How deep is the deepest hole drilled into the Earth? It is 7.5 miles or 12,262 kilometres. Where is it? It is in Murmansk, Russia. The Kola Superdeep Borehole, as it is known, did not get through the Earth's crust - it is 25 miles thick below the land. They wanted to drill 9 miles but discovered such intense heat, they stopped. This was in 1992. It took 20 years to accomplish this - to get about a third of the way through the continental crust.
The American effort started in 1958 off the coast of Mexico and was discontinued in 1966. They had reached only 183 metres. German scientists reached about 6 miles below the surface of Bavaria in the 1990s. They discontinued when they hit seismic plates and found temperatures of 600 degrees Fahrenheit. The Japanese drilled almost 2 miles into the ocean floor.

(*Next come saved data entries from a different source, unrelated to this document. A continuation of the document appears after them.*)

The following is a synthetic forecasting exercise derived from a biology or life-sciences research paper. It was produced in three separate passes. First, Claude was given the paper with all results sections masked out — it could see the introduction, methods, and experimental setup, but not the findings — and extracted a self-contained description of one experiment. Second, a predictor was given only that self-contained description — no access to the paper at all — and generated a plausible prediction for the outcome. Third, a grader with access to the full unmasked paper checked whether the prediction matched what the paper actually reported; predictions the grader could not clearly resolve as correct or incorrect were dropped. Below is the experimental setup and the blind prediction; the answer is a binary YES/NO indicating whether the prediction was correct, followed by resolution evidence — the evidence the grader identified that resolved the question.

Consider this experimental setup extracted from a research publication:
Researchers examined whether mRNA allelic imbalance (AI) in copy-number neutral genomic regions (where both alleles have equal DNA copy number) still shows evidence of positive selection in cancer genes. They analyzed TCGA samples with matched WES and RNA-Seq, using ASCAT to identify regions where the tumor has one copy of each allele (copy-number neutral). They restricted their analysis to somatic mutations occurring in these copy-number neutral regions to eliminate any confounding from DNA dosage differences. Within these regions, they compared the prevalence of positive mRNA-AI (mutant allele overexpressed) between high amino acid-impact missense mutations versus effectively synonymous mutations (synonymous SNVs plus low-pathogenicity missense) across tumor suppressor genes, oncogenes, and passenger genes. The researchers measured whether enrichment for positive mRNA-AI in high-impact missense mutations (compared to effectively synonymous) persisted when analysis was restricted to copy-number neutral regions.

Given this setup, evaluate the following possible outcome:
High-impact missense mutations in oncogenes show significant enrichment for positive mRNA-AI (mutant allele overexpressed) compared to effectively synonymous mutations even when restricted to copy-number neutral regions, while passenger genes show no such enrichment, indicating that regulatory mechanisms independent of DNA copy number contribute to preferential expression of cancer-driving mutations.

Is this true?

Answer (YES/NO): NO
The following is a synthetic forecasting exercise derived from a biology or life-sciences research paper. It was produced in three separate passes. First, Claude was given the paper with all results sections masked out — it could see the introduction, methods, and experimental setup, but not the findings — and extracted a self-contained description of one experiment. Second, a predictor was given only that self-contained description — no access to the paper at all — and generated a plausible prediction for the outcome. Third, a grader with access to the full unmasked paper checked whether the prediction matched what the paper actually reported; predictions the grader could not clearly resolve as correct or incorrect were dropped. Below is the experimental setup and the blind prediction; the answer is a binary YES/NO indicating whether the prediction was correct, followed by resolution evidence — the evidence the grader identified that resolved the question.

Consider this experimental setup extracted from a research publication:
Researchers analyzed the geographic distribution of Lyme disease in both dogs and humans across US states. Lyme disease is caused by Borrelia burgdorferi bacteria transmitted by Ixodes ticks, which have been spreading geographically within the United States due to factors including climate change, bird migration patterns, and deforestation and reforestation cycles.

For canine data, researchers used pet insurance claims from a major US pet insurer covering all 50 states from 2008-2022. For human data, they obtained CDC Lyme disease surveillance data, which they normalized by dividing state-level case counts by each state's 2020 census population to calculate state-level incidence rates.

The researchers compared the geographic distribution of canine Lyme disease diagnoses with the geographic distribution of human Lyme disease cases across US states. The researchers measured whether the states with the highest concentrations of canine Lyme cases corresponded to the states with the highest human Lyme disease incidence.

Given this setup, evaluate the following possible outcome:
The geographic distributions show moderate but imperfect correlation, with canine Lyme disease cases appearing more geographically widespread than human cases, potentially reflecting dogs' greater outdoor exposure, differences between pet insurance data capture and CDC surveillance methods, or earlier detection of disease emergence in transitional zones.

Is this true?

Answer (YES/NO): NO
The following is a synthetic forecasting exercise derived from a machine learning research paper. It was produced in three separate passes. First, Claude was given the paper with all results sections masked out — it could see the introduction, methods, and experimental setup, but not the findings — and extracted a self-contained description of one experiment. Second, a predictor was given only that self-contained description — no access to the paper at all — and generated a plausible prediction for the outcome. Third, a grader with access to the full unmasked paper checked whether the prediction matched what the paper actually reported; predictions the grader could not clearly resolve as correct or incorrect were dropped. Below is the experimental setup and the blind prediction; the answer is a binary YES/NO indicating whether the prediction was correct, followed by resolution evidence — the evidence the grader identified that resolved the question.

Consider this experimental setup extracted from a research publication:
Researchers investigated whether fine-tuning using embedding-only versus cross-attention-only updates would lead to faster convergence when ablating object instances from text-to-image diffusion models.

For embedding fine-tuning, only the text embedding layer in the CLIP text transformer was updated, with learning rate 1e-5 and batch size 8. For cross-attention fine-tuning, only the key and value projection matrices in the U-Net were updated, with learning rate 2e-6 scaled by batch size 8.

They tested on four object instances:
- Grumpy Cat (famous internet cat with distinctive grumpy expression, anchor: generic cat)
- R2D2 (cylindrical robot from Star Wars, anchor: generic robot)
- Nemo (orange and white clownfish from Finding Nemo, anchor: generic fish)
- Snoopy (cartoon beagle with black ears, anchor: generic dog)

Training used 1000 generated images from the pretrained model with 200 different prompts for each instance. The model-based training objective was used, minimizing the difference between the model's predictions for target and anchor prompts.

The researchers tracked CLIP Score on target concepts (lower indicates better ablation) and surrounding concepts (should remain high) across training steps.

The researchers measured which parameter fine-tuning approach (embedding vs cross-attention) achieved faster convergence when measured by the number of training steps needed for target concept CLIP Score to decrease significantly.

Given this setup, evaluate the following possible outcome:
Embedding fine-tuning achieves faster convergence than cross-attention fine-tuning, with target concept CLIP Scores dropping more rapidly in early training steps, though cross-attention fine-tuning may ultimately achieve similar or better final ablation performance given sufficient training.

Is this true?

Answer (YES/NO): NO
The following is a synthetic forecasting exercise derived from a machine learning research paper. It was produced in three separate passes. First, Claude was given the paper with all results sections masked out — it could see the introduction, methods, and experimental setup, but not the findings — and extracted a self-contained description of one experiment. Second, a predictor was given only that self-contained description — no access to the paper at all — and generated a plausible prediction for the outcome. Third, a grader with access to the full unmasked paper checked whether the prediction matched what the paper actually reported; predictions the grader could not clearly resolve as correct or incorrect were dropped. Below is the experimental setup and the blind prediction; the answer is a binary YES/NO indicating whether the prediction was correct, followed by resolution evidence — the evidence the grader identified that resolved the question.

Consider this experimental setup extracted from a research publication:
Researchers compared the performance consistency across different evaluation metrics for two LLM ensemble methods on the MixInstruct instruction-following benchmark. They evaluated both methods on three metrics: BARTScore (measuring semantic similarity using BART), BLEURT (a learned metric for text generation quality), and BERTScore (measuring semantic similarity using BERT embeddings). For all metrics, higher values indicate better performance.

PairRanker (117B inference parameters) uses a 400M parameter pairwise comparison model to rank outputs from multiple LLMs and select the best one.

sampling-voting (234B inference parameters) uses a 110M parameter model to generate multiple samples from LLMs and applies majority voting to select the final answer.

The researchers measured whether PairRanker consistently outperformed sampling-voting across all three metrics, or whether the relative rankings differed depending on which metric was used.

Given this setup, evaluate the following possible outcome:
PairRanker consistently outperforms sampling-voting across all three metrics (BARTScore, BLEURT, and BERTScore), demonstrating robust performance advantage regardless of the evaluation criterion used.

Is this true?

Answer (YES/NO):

Below the crust is the mantle, and it holds the imprint of the geological record of the Earth's history. There were two-billion-year-old fossils from single-celled marine organisms at 4.4 miles down.
The Cold War competition between the US and Soviet Russia ran its course. No single country could take on the activity as costs spiralled with the need to invent technology to accomplish the task.
The effort now underway to reach the mantle is being led by the Center for Deep Earth Exploration, owners of the drilling vessel Chikyu. They expect the project to take dozens of years and one-billion dollars. The effort and funding is collaborative with Japan, US, European, China, Australia, India, New Zealand and Brazil participating.
What is the scientific prize they are seeking? “The ultimate goal of the [new] project is to get actual living samples of the mantle as it exists right now,” says Sean Toczko, programme manager for the Japan Agency for Marine-Earth Science.
“It’s the difference between having a live dinosaur and a fossilised dinosaur bone.”